Release the Sauce

Software Engineering 2 · Uni/2025

This was our project for the Software Engineering 2 module. The task was to build a recipe platform aimed at students using Spring Boot as the backend framework, which none of us had worked with before. The point was explicitly to practise picking up an unfamiliar technology and building something real with it.

kotlinspring-bootvueclean-architecture

Visual Overview

The backend is written in Kotlin with Spring Boot 3 and follows Clean Architecture strictly, with separate modules for domain logic, use cases, persistence and the web layer. None of these layers know about each other except through defined interfaces, which made the codebase noticeably easier to test and reason about as it grew. Authentication runs via JWT, the database is MariaDB, and the API is fully documented through SpringDoc with a live Swagger UI. Tests are written with Kotest and cover both unit and integration scenarios per use case.

The frontend is a Vue 3 and TypeScript app with Pinia for state management and a fully auto-generated, type-safe API client derived from the OpenAPI spec. This meant the contract between backend and frontend was always explicit so if something changed in the API, the frontend build would break rather than silently misbehave. The recipe overview supports search by name, tag filtering and sorting by popularity, duration or difficulty. Logged-in users can create and edit their own recipes with image uploads, mark favourites, rate recipes and manage their profile.

-=-=-=-=-

# PARTS OF THE EXERCISE:
1 > Summarize the project description in two sentences.
2 > Retype the stretch of the project description from "kotlinspring-bootvueclean-architecture" through "per use case.".

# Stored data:
-=-=-=-=-

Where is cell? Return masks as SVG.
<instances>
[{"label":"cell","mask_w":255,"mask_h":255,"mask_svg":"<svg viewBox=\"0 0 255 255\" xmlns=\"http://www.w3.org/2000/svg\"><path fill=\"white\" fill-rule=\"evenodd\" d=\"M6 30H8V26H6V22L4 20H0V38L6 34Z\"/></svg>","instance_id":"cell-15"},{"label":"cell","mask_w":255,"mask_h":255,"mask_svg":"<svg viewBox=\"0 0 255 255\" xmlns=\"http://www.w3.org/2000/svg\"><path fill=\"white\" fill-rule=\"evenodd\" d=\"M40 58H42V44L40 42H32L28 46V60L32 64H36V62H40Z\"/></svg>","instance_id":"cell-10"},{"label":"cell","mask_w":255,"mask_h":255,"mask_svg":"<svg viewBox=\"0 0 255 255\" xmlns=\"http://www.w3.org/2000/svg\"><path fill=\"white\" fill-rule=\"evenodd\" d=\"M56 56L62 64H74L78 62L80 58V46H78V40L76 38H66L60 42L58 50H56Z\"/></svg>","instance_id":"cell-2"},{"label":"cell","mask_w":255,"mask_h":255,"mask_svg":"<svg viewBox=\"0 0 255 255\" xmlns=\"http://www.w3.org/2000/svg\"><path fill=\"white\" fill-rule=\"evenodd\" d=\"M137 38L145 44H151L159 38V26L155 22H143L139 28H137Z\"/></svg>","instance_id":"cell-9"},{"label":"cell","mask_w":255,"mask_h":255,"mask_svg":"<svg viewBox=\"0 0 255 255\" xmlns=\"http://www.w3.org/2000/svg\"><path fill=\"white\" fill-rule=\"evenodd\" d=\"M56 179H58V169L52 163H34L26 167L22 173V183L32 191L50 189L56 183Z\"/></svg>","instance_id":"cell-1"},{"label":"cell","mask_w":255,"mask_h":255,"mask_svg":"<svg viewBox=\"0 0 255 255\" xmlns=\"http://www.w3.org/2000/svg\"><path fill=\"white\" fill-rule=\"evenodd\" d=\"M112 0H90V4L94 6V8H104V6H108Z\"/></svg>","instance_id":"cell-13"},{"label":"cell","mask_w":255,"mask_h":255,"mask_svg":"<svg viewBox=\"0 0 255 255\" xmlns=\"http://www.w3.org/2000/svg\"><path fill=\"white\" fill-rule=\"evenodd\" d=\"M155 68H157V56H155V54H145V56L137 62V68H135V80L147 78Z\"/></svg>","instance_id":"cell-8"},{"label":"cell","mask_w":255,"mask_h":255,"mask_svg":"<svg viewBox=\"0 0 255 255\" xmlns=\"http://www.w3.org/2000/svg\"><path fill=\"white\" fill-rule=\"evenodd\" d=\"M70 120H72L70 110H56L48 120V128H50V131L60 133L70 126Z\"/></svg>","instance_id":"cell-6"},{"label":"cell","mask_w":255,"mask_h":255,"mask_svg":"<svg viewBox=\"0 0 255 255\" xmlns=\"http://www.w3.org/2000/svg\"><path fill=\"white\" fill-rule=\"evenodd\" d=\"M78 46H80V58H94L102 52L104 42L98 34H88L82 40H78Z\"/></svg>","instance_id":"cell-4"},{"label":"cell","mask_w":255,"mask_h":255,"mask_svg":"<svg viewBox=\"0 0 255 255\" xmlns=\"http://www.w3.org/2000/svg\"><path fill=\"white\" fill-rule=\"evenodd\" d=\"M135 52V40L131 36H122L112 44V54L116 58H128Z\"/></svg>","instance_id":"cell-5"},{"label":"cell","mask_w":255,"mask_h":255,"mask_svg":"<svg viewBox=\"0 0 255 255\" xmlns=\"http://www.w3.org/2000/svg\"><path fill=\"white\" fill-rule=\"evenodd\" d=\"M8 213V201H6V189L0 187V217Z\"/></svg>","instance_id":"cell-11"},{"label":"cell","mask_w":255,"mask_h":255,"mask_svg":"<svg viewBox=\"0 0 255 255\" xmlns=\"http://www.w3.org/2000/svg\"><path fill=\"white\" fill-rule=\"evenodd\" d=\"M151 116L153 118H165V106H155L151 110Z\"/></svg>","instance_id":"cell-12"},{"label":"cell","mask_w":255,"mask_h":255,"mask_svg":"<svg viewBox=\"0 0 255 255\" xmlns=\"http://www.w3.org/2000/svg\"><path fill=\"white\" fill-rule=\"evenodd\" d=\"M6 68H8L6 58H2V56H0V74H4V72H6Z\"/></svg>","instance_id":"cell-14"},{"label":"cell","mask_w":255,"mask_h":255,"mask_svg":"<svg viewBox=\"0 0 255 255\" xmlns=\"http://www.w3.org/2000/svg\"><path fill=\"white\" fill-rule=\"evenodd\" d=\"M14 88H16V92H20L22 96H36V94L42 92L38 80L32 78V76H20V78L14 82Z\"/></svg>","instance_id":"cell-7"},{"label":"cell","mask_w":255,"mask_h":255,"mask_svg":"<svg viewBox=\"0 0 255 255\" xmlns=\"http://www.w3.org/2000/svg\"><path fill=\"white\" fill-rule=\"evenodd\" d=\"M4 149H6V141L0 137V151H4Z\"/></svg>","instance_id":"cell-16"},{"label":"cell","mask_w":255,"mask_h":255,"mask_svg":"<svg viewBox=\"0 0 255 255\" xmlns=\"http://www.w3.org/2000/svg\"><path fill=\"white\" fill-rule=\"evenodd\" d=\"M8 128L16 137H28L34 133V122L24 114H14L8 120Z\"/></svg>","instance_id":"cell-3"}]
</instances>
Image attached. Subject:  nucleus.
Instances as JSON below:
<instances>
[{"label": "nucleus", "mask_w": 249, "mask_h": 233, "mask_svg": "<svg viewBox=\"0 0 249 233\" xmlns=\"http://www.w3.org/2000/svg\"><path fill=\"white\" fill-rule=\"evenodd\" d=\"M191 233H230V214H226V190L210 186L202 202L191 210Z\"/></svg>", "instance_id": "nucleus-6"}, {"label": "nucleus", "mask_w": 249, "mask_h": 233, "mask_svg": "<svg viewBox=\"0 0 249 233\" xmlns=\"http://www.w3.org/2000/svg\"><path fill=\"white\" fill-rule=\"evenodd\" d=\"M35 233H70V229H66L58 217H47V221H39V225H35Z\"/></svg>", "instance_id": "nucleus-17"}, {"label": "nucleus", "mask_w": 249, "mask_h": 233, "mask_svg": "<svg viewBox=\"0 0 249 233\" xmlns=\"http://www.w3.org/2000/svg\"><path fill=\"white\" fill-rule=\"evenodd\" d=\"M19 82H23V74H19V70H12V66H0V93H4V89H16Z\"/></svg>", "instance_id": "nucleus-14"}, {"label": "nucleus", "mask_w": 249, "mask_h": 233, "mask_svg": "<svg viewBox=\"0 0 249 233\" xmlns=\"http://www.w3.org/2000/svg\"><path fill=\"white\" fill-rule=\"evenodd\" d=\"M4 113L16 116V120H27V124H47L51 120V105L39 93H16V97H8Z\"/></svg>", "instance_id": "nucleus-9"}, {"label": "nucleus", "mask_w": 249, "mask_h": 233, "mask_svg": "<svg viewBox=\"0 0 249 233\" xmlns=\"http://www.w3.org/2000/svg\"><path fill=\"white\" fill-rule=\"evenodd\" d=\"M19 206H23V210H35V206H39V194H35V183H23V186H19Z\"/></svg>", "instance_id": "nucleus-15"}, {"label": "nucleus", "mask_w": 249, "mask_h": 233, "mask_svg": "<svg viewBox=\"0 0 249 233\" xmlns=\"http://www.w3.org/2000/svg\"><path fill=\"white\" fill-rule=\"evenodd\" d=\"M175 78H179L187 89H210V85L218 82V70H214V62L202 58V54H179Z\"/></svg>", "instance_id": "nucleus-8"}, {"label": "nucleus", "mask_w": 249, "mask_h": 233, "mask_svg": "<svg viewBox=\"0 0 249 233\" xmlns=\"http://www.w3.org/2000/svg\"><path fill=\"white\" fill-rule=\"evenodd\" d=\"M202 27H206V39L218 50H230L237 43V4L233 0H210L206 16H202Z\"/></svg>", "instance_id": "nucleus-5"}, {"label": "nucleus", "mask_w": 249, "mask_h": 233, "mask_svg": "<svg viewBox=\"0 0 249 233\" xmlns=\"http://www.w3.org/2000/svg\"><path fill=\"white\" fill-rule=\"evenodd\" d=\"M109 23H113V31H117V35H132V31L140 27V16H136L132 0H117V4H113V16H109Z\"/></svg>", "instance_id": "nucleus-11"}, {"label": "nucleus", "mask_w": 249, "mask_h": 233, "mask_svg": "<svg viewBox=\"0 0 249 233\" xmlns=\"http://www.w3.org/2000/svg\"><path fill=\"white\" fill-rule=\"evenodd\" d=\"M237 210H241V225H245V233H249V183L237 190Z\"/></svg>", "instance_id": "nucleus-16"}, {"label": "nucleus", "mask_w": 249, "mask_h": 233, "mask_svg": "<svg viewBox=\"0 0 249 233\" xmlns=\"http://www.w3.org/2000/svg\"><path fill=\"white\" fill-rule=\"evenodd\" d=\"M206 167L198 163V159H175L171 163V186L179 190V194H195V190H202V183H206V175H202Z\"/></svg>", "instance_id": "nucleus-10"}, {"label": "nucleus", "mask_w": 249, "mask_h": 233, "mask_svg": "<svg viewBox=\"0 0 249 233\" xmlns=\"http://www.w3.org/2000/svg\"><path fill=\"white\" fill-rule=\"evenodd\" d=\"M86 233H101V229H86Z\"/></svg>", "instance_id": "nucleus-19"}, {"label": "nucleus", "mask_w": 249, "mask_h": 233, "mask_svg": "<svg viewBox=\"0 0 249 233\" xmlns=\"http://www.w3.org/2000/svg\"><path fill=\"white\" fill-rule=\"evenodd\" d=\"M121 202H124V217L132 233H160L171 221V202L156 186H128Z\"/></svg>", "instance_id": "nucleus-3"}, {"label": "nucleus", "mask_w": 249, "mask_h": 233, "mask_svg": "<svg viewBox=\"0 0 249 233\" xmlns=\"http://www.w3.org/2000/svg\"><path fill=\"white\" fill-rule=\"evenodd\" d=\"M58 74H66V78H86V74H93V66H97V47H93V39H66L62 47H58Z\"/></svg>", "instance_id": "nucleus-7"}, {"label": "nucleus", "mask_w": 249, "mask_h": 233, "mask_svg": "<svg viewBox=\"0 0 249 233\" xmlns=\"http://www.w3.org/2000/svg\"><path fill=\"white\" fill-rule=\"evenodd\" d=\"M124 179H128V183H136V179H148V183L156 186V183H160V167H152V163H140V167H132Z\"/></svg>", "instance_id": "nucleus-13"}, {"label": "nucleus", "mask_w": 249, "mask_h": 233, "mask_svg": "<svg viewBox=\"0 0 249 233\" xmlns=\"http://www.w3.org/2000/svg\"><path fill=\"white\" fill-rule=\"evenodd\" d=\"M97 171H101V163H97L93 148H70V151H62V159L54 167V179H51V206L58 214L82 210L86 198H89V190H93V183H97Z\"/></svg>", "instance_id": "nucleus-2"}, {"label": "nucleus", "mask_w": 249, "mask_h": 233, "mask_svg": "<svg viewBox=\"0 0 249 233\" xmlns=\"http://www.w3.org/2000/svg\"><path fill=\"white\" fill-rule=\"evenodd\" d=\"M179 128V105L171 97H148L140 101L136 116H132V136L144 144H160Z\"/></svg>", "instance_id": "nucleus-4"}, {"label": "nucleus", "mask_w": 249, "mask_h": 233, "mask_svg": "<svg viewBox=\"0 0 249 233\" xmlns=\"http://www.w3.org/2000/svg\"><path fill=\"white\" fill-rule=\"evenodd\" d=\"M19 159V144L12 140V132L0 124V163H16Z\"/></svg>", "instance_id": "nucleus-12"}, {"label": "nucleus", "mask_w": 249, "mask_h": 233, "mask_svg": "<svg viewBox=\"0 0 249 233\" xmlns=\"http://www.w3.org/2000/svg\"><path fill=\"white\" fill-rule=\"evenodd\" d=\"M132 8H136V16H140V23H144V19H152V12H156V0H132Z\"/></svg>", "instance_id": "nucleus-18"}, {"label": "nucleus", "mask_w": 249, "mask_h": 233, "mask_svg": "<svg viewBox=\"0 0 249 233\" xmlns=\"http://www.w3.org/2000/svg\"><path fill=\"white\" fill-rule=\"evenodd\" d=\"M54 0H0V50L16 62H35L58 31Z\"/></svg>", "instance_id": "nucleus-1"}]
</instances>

-=-=-=-=-

# RESPONSES PER TASK:
1 > Release the Sauce was a project for the Software Engineering 2 module to build a recipe platform for students with Spring Boot, a backend framework none of the team had used before. Its Kotlin backend follows Clean Architecture with JWT authentication and a MariaDB database, and its Vue 3 and TypeScript frontend lets users search, filter and sort recipes, while logged-in users can also create, edit, favorite and rate them.

2 >
kotlinspring-bootvueclean-architecture

Visual Overview

The backend is written in Kotlin with Spring Boot 3 and follows Clean Architecture strictly, with separate modules for domain logic, use cases, persistence and the web layer. None of these layers know about each other except through defined interfaces, which made the codebase noticeably easier to test and reason about as it grew. Authentication runs via JWT, the database is MariaDB, and the API is fully documented through SpringDoc with a live Swagger UI. Tests are written with Kotest and cover both unit and integration scenarios per use case.